Troisièmement, l’auteur ajoute un flashback particulièrement important : Thomas Wayne avait sauvé la vie d’un homme qui battait régulièrement sa femme. Lors d’un accident de voiture, la compagne enceinte s’en sort miraculeusement et le bébé aussi. Martha Wayne décide d’aider la jeune mère et le nouveau né en les éloignant du mari ; ce dernier s’avérant être… Joe Chill ! L’on vient donc à deux points cruciaux de la fiction. Tom Taylor va se servir de cette circonstance pour la relier à l’investigation de Batman dans le présent (cette sombre histoire de jeunesse éternelle) et, encore une fois, il ne faut pas être sorti de St. Cyr pour y déceler « qui est qui » et quel a été/est/sera le cheminement global de tout cela (indice : Bruce connaît [et a une liaison éphémère] avec une femme nommée Sasha MARTHA Scott et on vient de dire que MARTHA Wayne avait impacté l’avenir d’un bébé… on se demande vraiment qui ça peut bien être dis donc !).

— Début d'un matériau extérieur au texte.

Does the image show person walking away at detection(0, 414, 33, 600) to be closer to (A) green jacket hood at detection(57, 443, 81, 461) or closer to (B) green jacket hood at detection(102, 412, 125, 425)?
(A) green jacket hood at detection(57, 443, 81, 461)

Est-ce grave ? Franchement non. Ce n’est pas la première fois qu’une bande dessinée (ou œuvre en général – film, série, roman…) reste efficace malgré son déroulement et dénouement ultra prévisible (bien aidé par ses dessins, on en parle plus loin). Mais… in fine, c’est autre chose qui est très clivant ici (le fameux second point crucial). En réécrivant les origines et le passé de l’homme chauve-souris (la continuité rétroactive – retcon), Tom Taylor chamboule près de neuf décennies de chronologie et d’histoire « officielle ». En effet – vous l’aurez probablement compris – le père de Bruce a donc sauvé la vie de… son futur meurtrier ! Coup de génie ou foutage de gueule ? Difficile de trancher, d’autant que de nouveaux questionnements découlent de cela : et si Chill s’était vengé ? Et si l’assassinat était prémédité ? Le scénariste balaie vite la question, sans oser franchir une certaine ligne rouge. Certains vont trouver ça honteux, d’autres audacieux.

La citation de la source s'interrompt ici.